No es la mentira, no es el cinismo, son todos y cada uno de los valores en que fundamentamos nuestras relaciones sociales los que el sanchismo está dilapidando. No es solamente la instrumentalización del TC o la violación del Código Penal, son todas las instituciones del Estado las que están en riesgo de perder toda credibilidad por estar siendo saqueadas, y liquidados todos los referentes éticos que acompañaban a las leyes y velaban por su buen uso. Si esa atmósfera tóxica que ha implantado el sanchismo no se combate ya y se revierte de forma contundente por la mayoría social, no sólo estará en peligro el Estado de derecho, sino la sociedad entera.
Una reflexión. Dábamos prioridad a las leyes objetivas frente a los valores, porque estos últimos se presuponían. Las acompañaban como una pátina transparente que no se ve pero impide el paso de virus al riego sanguíneo. Despellejada la Ley, el cuerpo entero está en peligro.
Y dos testimonios. Tras la demolición de los referentes democráticos en la Alemania Nazi en los años treinta, y sus consecuencias trágicas en los cuarenta, el mundo se conjuró para evitar de nuevo el mal. Pero el mal volvía a brotar poco después con la irrupción de la URSS. La bomba atómica ya no era patrimonio de un solo país. Llegó la guerra fría y el odio ideológico en lucha por la hegemonía moral del mundo entre capitalismo y comunismo. Stalin volvía a repetir la misma ambición de Adolf Hitler, controlar la mente de los hombres. En este caso mediante la propaganda comunista.
En ese enclave, Einstein nos dejó unas reflexiones más inquietantes que su ecuación, E=mc2: "La calamidad alemana de hace años se repite, la gente se somete sin oponer resistencia y toma partido por las fuerzas del mal. ¿Hasta cuándo debemos tolerar que los políticos, hambrientos de poder, o que intentan obtener ventajas, actúen así? (Einstein y la bomba, 1h:08’ a 1h:10’)
¿Hasta cuándo? deberíamos preguntarnos nosotros ahora, ¿hasta cuándo hemos de consentir que los valores sean pisoteados ante nuestros ojos por los que deberían ser los primeros en defenderlos, los políticos?

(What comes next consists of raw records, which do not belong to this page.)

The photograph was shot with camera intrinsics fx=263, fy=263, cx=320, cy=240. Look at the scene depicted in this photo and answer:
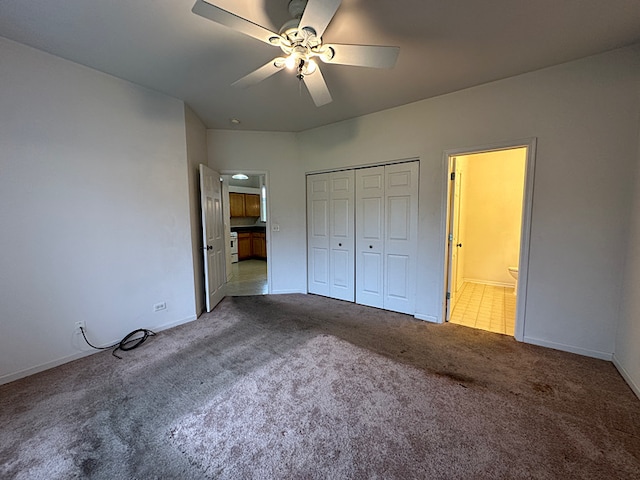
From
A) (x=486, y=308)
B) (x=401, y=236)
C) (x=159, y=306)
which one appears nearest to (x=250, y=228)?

La partitocracia está suplantando a la democracia ante nuestros ojos. Y callamos.
Einstein, con un talento extraordinario, dijo entonces ante ese trance terrible del hombre en peligro de autodestruirse por sus propias conquistas científicas, algo asombroso: "No debemos condenar al hombre porque sus conquistas de las fuerzas de la naturaleza estén siendo utilizadas con fines destructivos, más bien el destino de la humanidad depende enteramente del desarrollo moral del hombre".
Parémonos a reflexionar un instante sobre qué clase política nos dirige. Y seamos consecuentes.